17 Kuşların gözü önünde ağ sermek boşunadır.
Thi det er unyttigt at udspænde Garnet for alle Fugles Øjne;
18 Başkasına pusu kuran kendi kurduğu pusuya düşer. Yalnız kendi canıdır tuzağa düşürdüğü.
de lurer paa eget Blod, lægger Baghold for eget Liv.
19 Haksız kazanca düşkün olanların sonu böyledir. Bu düşkünlük onları canlarından eder.
Saa gaar det enhver, der attraar Rov, det tager sin Herres Liv.
20 Bilgelik dışarıda yüksek sesle haykırıyor, Meydanlarda sesleniyor.
Visdommen raaber paa Gaden, paa Torvene løfter den Røsten;
21 Kalabalık sokak başlarında bağırıyor, Kentin giriş kapılarında sözlerini duyuruyor:
oppe paa Murene kalder den, tager til Orde i Byen ved Portindgangene:
22 “Ey budalalar, budalalığı ne zamana dek seveceksiniz? Alaycılar ne zamana dek alay etmekten zevk alacak? Akılsızlar ne zamana dek bilgiden nefret edecek?
Hvor længe vil I tankeløse elske Tankeløshed, Spotterne finde deres Glæde i Spot og Daarerne hade Kundskab?
23 Uyardığımda yola gelin, o zaman size yüreğimi açar, Sözlerimi anlamanıza yardım ederim.
Vend eder til min Revselse! Se, jeg lader min Aand udvælde for eder, jeg kundgør eder mine Ord:
24 Ama sizi çağırdığım zaman beni reddettiniz. Elimi uzattım, umursayan olmadı.
Fordi jeg raabte og I stod imod, jeg vinked og ingen ænsed det,
25 Duymazlıktan geldiniz bütün öğütlerimi, Uyarılarımı duymak istemediniz.
men I lod haant om alt mit Raad og tog ikke min Revselse til jer,
26 Bu yüzden ben de felaketinize sevineceğim. Belaya uğradığınızda, Bela üzerinize bir fırtına gibi geldiğinde, Bir kasırga gibi geldiğinde felaketiniz, Sıkıntıya, kaygıya düştüğünüzde, Sizinle alay edeceğim.
derfor ler jeg ved eders Ulykke, spotter, naar det, I frygter, kommer,
naar det, I frygter, kommer som Uvejr, naar eders Ulykke kommer som Storm, naar Trængsel og Nød kommer over jer.
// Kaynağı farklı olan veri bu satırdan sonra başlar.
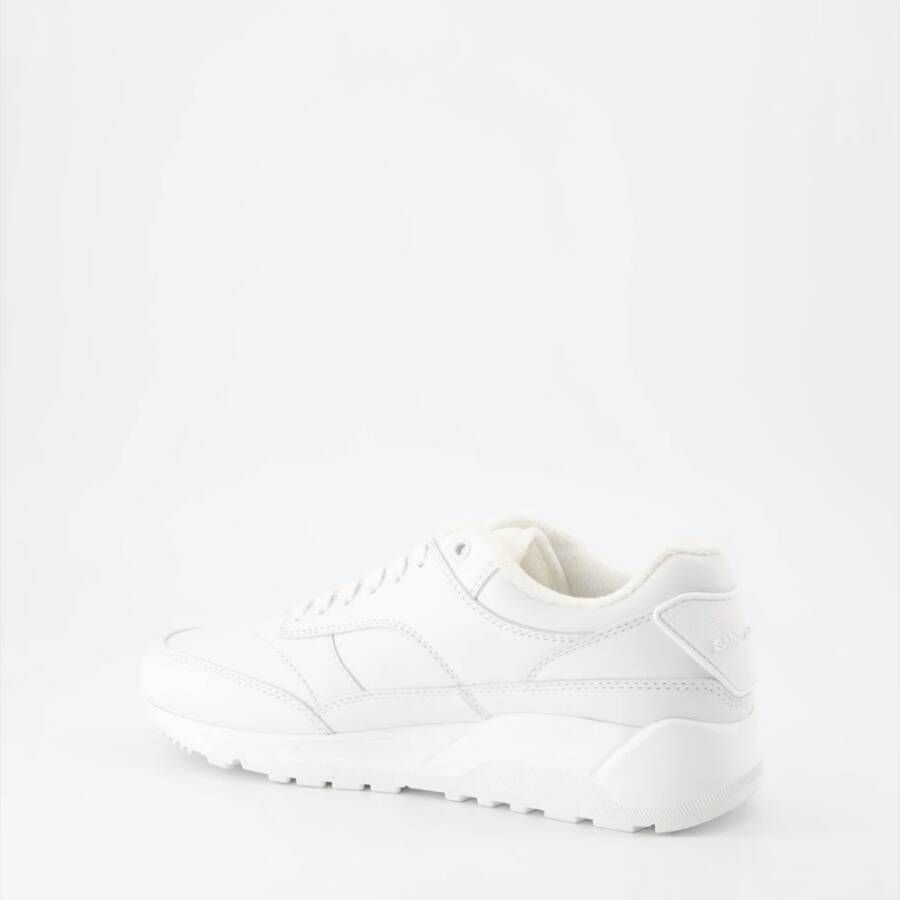 Saint Laurent Leren vetersneakers White Heren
28 O zaman beni çağıracaksınız, Ama yanıtlamayacağım. Var gücünüzle arayacaksınız beni, Ama bulamayacaksınız.
Da svarer jeg ej, naar de kalder, de søger mig uden at finde,
29 Çünkü bilgiden nefret ettiniz. RAB'den korkmayı reddettiniz.
fordi de hadede Kundskab og ikke valgte HERRENS Frygt;
30 Öğütlerimi istemediniz, Uyarılarımın tümünü küçümsediniz.
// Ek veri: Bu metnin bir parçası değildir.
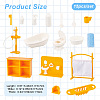 CRASPIRE 2 Style 2 Style Plastic Dollhouse Kitchen & Bathroom Accessories Set AJEW-CP0005-34-2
mit Raad tog de ikke til sig, men lod haant om al min Revselse.
31 Bu nedenle tuttuğunuz yolun meyvesini yiyeceksiniz, Kendi düzenbazlığınıza doyacaksınız.
Frugt af deres Færd skal de nyde og mættes med egne Raad;
32 Bön adamlar dönekliklerinin kurbanı olacak. Akılsızlar kaygısızlıklarının içinde yok olup gidecek.
thi tankeløses Egensind bliver deres Død, Taabers Sorgløshed bliver deres Undergang;
33 Ama beni dinleyen güvenlik içinde yaşayacak, Kötülükten korkmayacak, huzur bulacak.”
men den, der adlyder mig, bor trygt, sikret mod Ulykkens Rædsel.